I have a sharp sword that I cannot lift

This is my sixth song: now it is springtime

The wind became warm again this year too

7

Here I have become old, without becoming anything else

Three years of famine consumed thirty years

I have lived from picking berries in the woods

In the capital the officials are still young

It is natural that young people will rise in the world

My wisest friends live in the mountains

Yes, this is the seventh song, it ends quietly:

I opened my eyes and saw how rapidly the sun set

 

On the use of martial arts techniques

Tony Brown, Kung fu and Tai chi coach

This performance, depicts an old warrior who’s lost everything in the war and barely has strength to fight but has no choice. The martial technique shown in this portrayal, (including  spear, staff and sword-play), comes from traditional teachers who’s lineage is traced back to the Shaolin temple.

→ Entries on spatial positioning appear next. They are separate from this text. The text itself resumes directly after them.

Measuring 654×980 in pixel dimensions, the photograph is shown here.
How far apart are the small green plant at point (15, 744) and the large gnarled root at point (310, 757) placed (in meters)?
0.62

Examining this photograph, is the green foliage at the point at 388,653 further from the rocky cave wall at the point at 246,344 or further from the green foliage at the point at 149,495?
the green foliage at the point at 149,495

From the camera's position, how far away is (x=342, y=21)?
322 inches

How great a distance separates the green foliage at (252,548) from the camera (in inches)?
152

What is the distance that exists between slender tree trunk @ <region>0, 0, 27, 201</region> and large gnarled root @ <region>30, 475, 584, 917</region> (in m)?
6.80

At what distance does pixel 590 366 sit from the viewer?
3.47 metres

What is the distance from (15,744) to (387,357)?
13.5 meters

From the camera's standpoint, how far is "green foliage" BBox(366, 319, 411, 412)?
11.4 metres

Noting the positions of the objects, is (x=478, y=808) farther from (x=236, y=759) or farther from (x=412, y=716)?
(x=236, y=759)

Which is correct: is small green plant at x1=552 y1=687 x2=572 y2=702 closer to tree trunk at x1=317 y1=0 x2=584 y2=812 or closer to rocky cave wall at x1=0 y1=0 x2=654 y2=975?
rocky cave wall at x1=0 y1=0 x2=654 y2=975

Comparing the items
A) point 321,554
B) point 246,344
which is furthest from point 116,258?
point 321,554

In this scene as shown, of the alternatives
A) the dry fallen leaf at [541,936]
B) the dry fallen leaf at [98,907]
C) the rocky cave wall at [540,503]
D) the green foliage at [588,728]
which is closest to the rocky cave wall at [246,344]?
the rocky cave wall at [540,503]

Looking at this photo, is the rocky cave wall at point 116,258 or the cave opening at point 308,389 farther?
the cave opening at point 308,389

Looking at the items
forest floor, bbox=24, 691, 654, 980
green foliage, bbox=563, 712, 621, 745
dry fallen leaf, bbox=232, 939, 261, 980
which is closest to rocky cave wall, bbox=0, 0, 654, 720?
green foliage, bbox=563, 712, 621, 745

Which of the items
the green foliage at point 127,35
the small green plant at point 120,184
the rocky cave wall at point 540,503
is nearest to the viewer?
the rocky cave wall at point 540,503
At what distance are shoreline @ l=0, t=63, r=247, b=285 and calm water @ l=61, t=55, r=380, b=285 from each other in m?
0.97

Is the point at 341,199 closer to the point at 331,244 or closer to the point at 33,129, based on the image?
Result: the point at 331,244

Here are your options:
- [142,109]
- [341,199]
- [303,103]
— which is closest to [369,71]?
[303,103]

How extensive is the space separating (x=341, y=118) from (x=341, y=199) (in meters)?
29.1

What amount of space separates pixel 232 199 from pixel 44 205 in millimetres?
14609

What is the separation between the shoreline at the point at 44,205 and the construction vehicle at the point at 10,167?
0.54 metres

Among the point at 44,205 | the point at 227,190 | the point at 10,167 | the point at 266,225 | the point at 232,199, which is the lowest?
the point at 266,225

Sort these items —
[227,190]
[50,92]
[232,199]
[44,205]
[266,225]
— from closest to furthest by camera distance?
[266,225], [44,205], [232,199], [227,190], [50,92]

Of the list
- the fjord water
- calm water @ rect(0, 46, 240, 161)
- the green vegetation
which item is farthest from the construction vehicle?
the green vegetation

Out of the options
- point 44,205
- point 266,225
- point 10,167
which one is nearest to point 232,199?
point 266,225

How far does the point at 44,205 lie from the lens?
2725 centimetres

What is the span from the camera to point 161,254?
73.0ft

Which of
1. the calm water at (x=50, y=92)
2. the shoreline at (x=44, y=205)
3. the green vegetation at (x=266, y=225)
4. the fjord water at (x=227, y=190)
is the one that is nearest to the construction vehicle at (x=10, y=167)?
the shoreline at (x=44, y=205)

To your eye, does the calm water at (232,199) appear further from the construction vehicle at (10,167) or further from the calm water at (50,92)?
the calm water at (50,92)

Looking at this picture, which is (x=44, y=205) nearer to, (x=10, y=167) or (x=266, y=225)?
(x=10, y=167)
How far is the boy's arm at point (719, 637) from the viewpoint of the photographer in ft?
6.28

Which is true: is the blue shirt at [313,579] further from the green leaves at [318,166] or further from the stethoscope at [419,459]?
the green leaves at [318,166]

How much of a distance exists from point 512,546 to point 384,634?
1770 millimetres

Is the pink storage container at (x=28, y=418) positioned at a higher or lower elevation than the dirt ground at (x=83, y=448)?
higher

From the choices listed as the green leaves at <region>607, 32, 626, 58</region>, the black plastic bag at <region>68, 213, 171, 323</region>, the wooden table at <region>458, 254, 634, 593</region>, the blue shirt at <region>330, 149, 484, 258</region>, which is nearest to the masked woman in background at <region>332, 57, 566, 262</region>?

The sounds and facial expressions originate from the  Iron Wire System, which utilizes 5 emotions; Anger, Fear, Shock, Grief and Joy.

I would like to acknowledge the late WJ Chung, (NYC Chinatown), the late Madame Wong Jurong, (Shanghai China), Mark, Gin Foon, (Kwong Sai Province), Tan Ching Ngee, (Singapore) and the Ling Nan Hung Gar family (Hong Kong, Taiwan and North America), for preserving these arts.

Last but certainly not least, I thank the Director, Tor Arne Ursin and Actress Geddy Aniksdal for their hard work and patience interpreting my martial arts coaching. I am humbled by their persistence and focus, and sincerely hope you appreciate the performance as much as I enjoyed working with them.